The line stopped and they loaded and fired and moved on, their advance accompanied by the weird yelping battle cry that had spread through the army. The Yankees seemed to be backing away. Advance, stop, fire, advance; the Confederates slowly gained back the ground they had already won and lost once that afternoon.
Jonathan could see the artillery park now, the heaps of dead men and horses, the guns that the Yankees had not managed to pull back to their lines. He could see Nathaniel, lying as he had left him, on his back, arms flung out, and he started toward him.
“Hey, Mississippi, where the hell you going?” the soldier called, but Jonathan just crouched and ran forward, as if running through a hailstorm. A bullet grazed his arm, it felt like a cut from a knife, but it did not slow him.
Jonathan covered the distance fast and then he was among the dead and the guns, kneeling at Nathaniel’s side, crouched low as the bullets whipped over his head. He rolled his brother’s body half over. It felt stiff and unyielding, not like a living thing at all. He plunged his hand into Nathaniel’s pack, felt around for the old journal he knew was there. His fingers brushed against the soft leather cover and he grabbed it and worked it out of the knapsack, held it in his hands, glanced up.
The Yankees were still falling back in the face of Jackson’s advance, but there were more bluebellies forming at the base of the hill and tramping up, their units still in good order, tight squares of marching men.

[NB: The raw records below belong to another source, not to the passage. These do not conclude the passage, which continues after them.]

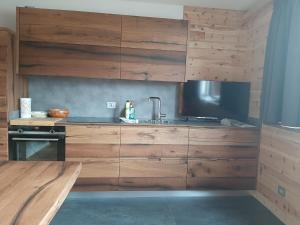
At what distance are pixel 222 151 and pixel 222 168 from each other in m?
0.19

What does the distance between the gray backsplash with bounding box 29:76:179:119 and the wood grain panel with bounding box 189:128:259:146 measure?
652 mm

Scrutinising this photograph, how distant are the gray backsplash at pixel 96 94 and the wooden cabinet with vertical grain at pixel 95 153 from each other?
1.97 feet

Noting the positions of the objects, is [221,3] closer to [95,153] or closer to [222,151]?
[222,151]

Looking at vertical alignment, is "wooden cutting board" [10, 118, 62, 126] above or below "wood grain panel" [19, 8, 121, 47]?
below

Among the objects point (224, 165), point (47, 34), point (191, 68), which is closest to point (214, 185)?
point (224, 165)

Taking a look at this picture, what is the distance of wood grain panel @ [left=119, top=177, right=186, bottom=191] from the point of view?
113 inches

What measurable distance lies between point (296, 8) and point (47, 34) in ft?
8.01

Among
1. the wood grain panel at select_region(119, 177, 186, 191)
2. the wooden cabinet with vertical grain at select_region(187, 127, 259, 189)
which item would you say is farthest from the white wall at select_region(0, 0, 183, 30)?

Jonathan paused in his task long enough to load and aim and pull the trigger once more. He laid his rifle aside, snatched up the notebook. He flipped to a blank page, pulled the pencil out of the binding.
Nathaniel James Paine, Company D, 18th Mississippi, 3rd Brigade, son of Robley and Katherine Paine, Yazoo, Mississippi. Please God send me home to be buried in my native earth.